University Literature Courses Available Online

Anyone interested in pursuing a degree in a literary or creative writing field will be required to take classes in literature. These include English and writing majors, as such fields require knowledge of literary techniques and critical analysis. Depending on the school and degree requirements, undergraduate literature, English, and writing majors will spend as many as four to five years studying prose and poetry. They will take classes in world literature, literary analysis, rhetoric, major authors, and literary theory. At the graduate level, students will focus more intently over literature topics, and take narrow, specialized courses, like literature and ethnicity, the Victorian novel, modern fiction, and more intensive topics in critical analysis.

But while literature is a specialized degree field, most undergraduate degree paths require students to take at least one literature course. This is because there are many benefits that non-majors can derive from literature courses. These classes teach students to read carefully, write effective essays, and approach texts as critical thinkers. Online college courses literature provides these skills to distance learners, no matter where they are located. But no matter which medium students choose, it is recommended that they make sure the school is accredited prior to enrolling.
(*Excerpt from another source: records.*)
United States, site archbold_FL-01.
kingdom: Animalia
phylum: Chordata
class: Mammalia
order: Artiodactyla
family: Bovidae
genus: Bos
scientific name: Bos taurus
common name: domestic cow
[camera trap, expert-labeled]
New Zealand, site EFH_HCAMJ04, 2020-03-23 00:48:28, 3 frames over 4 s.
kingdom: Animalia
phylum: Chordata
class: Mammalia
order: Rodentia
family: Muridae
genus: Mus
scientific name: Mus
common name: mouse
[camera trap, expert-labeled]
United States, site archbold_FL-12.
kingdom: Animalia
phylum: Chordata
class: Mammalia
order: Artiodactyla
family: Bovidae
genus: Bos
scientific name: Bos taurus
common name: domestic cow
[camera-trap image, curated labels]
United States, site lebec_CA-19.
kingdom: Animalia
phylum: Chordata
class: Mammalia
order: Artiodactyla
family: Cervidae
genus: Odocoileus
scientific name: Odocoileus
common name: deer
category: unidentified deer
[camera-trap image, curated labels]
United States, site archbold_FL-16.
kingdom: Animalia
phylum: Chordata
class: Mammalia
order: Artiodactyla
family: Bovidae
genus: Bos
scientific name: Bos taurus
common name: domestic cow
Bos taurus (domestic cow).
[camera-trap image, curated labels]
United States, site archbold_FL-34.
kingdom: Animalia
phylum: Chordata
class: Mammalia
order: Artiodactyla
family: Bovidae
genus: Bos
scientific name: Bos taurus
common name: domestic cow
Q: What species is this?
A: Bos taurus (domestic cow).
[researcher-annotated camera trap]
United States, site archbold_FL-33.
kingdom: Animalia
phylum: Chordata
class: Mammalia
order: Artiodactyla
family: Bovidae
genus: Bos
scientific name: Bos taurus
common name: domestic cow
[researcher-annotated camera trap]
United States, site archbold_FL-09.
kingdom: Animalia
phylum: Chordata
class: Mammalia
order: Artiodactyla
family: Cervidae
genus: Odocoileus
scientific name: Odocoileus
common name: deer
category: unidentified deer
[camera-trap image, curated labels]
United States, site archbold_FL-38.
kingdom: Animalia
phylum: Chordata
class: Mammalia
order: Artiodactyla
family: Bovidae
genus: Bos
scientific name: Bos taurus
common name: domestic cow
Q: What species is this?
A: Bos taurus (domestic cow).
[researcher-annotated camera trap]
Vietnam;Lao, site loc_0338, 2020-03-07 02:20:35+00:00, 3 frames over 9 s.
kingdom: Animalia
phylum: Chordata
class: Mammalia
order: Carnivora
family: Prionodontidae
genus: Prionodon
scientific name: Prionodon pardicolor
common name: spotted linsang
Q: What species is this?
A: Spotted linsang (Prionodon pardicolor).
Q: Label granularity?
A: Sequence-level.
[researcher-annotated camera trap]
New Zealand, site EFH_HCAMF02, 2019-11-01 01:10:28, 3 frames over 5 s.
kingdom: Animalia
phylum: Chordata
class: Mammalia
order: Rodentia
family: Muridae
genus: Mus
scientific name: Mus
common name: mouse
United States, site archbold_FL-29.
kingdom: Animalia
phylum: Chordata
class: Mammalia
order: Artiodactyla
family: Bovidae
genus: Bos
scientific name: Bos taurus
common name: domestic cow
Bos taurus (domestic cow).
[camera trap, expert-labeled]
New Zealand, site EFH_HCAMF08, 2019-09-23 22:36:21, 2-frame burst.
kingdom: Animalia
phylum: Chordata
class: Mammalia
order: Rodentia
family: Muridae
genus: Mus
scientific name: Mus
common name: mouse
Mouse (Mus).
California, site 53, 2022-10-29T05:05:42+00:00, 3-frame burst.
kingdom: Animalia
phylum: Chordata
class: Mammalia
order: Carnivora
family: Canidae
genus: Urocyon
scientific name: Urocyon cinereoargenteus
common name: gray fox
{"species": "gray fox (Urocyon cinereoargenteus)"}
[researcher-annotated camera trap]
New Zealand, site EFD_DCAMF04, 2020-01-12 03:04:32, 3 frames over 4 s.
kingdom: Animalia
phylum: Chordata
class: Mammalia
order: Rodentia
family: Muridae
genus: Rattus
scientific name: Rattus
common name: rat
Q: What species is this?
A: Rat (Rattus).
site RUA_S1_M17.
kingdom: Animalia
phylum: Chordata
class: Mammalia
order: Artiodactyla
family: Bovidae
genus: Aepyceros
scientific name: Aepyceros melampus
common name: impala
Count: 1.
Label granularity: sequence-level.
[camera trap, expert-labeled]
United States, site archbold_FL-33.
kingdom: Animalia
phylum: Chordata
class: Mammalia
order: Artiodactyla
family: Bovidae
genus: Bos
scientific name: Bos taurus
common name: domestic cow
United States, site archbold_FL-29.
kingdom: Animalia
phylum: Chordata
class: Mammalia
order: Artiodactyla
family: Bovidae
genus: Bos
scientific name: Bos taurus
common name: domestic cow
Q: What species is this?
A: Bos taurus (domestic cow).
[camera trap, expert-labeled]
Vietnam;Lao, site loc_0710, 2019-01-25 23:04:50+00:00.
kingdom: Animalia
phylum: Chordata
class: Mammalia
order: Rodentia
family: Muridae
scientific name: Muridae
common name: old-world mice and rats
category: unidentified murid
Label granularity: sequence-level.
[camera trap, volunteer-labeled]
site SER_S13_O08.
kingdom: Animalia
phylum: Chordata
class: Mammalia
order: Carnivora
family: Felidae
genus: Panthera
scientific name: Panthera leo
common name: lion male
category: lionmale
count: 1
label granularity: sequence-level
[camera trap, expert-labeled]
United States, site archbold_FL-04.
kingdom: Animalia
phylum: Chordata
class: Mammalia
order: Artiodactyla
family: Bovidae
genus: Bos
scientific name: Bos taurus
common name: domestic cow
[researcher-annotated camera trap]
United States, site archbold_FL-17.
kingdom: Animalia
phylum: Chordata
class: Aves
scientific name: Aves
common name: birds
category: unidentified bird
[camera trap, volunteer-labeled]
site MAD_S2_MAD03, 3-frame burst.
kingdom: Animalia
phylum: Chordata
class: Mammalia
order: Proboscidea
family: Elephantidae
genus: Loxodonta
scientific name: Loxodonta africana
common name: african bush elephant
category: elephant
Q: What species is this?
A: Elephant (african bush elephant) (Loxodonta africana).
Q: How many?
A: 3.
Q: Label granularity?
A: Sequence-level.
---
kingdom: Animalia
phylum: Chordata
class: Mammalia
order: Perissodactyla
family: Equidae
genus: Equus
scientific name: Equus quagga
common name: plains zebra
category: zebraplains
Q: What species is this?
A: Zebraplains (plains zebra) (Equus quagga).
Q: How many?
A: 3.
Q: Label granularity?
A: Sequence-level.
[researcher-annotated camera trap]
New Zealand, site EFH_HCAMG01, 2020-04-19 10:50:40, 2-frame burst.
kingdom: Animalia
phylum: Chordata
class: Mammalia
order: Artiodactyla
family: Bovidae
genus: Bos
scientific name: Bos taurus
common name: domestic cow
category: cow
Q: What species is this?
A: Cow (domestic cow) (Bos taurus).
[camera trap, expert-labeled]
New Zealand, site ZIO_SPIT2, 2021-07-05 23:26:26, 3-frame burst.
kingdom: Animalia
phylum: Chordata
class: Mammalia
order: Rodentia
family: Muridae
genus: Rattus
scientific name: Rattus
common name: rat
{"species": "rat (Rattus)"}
The U.S. Department of Education’s database provides information on accredited universities, which is important because accreditation is one way to determine whether or not the literature classes you take can be used for credit. Most schools and employers will only accept courses that are from accredited institutions. However, you must also check the transfer requirements of your school of choice to make sure that any courses you take can be accepted if you plan on taking a literature class to fulfill degree requirements.

Literature and Your Career

Online courses in literature can benefit many careers. The most obvious is a career as a professor of literature, a position which requires at least a master’s degree in the field. However, an education in literature does not stop there. Many office and legal assistants can use the writing experience derived from literature classes in their work environments, as these types of careers demand workers to craft memos, reports, and emails. Overall, knowing how to write well can enable you to communicate better in the workplace.

The problem-solving and critical analysis skills gained from taking a literature class can be utilized almost universally across careers as well. In addition, a degree in literature can open up the librarian field and provide an excellent foundation for graduate studies in that area. Literature classes can also prepare middle school and high school teachers to teach English, language arts, and creative writing classes. In general, literature classes can benefit both people who hope to have a career based in a literary field, and people that just want to broaden their skill sets.